# Object Detection
`Image.Detection` answers "where are the objects in this image and what are they?". It returns a list of bounding boxes with class labels and confidence scores.
## Basic detection
```elixir
iex> street = Image.open!("street.jpg")
iex> detections = Image.Detection.detect(street)
iex> hd(detections)
%{label: "person", score: 0.97, box: {120, 45, 60, 180}}
```
Each detection is a map with:
- `:label` — one of 80 COCO class names (`person`, `bicycle`, `car`, `dog`, …)
- `:score` — confidence score in `[0.0, 1.0]`
- `:box` — `{x, y, width, height}` in pixel coordinates of the original image
Results are sorted by descending confidence.
## Filtering by confidence
The default minimum score is `0.5`. Raise it to get only high-confidence detections:
```elixir
iex> Image.Detection.detect(street, min_score: 0.8)
[%{label: "person", score: 0.94, box: {120, 45, 60, 180}}, ...]
```
## Drawing bounding boxes
`draw_bbox_with_labels/2` annotates the image:
```elixir
iex> detections = Image.Detection.detect(street)
iex> annotated = Image.Detection.draw_bbox_with_labels(detections, street)
iex> Image.save!(annotated, "annotated.jpg")
```
It accepts the same image that `detect/2` was called on.

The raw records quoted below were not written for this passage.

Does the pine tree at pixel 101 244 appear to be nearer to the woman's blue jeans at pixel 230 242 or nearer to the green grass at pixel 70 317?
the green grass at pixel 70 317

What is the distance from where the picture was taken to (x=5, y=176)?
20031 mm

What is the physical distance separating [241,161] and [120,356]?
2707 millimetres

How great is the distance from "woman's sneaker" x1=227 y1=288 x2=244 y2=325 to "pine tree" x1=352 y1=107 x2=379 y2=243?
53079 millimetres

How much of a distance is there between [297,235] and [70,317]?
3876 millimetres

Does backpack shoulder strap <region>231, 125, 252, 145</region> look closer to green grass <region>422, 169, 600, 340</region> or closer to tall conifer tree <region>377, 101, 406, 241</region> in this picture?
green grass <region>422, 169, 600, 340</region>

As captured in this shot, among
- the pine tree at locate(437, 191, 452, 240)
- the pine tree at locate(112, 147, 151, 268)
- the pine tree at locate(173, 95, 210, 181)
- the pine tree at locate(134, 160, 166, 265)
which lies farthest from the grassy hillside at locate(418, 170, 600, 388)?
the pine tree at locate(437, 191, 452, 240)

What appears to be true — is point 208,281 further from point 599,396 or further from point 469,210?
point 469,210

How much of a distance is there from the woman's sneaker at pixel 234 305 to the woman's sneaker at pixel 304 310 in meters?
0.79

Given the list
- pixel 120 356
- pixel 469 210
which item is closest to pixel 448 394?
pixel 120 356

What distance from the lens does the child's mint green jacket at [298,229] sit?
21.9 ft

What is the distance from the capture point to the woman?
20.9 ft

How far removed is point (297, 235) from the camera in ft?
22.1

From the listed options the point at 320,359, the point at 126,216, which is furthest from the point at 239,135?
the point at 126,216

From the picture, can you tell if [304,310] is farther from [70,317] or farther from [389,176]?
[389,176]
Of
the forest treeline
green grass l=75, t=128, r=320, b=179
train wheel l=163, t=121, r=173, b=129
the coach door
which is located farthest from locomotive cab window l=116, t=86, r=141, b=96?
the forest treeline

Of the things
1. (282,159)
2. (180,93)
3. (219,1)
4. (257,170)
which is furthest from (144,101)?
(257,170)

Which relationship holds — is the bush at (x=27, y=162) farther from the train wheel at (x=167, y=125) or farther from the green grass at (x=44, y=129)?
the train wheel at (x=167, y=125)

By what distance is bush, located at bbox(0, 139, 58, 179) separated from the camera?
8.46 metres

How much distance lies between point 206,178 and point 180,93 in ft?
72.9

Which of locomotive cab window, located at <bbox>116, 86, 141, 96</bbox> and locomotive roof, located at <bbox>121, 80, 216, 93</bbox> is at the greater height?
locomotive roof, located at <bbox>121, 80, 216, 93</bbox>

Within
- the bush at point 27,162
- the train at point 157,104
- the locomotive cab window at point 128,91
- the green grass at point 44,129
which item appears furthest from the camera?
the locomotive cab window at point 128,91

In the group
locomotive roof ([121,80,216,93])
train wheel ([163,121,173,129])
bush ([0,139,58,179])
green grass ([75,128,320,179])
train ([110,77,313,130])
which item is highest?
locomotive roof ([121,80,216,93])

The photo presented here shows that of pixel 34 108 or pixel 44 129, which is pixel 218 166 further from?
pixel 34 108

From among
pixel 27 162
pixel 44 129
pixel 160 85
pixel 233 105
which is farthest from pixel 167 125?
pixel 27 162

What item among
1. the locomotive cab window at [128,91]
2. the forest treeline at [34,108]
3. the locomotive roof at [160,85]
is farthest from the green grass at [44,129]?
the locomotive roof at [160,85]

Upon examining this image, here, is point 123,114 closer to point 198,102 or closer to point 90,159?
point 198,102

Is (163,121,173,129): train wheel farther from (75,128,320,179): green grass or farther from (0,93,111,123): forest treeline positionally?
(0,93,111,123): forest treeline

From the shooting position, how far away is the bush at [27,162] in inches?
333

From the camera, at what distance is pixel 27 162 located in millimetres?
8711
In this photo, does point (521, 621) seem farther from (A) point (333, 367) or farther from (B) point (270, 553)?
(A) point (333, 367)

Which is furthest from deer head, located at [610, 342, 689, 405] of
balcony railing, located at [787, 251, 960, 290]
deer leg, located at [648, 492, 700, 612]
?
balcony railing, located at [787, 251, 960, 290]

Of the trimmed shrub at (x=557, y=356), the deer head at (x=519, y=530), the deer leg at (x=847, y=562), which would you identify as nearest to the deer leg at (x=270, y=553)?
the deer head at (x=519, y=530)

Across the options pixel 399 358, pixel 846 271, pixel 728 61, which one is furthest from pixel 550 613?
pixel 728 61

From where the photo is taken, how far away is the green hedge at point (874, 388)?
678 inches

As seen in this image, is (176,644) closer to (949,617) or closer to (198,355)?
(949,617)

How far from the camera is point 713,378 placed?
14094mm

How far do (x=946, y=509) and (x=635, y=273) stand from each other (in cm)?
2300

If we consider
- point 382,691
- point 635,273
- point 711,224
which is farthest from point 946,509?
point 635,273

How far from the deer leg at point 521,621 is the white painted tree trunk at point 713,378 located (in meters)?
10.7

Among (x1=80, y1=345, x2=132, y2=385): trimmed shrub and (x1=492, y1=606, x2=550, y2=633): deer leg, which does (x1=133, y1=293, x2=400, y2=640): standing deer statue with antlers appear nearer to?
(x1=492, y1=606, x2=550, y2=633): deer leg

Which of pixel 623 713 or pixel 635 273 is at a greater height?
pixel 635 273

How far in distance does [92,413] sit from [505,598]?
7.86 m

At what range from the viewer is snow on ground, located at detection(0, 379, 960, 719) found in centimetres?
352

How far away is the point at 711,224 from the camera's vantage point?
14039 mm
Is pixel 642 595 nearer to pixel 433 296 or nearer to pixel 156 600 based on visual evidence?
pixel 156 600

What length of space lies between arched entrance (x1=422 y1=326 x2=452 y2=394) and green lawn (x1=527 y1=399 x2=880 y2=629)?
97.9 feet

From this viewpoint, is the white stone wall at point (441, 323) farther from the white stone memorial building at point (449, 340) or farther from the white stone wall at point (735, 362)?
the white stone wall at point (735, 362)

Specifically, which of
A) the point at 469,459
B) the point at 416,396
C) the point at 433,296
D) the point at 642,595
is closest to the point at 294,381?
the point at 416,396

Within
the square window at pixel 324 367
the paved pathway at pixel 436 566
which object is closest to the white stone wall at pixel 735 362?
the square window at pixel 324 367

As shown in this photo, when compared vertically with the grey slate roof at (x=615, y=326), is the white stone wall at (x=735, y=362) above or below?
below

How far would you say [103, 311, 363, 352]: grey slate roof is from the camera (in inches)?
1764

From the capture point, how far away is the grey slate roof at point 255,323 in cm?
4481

Pipeline:
```elixir
iex> street
...> |> Image.Detection.detect()
...> |> Image.Detection.draw_bbox_with_labels(street)
...> |> Image.save!("annotated.jpg")
```
## Available classes
The default RT-DETR model is trained on COCO 80 classes:
```elixir
iex> Image.Detection.classes()
["person", "bicycle", "car", "motorcycle", "airplane", "bus", "train", ...]
```
## Using a different model
`detect/2` accepts `:repo` and `:filename` to swap in any RT-DETR-family ONNX model from HuggingFace:
```elixir
# Smaller R18 backbone (~80 MB) — faster, slightly less accurate
iex> Image.Detection.detect(image, repo: "onnx-community/rtdetr_r18vd")
# Quantized variant of the default (~45 MB INT8) — much smaller download, some accuracy cost
iex> Image.Detection.detect(image, filename: "onnx/model_quantized.onnx")
```
For one-off use, pass options per call. To make a non-default model the project default, you can wrap the call:
```elixir
defp detect(image), do: Image.Detection.detect(image, repo: "onnx-community/rtdetr_r18vd")
```
To pre-download a model into the cache:
```bash
mix image_vision.download_models --detect
```
(The download task fetches the configured default; if you've changed the repo for a single call site, the cache will populate on first use.)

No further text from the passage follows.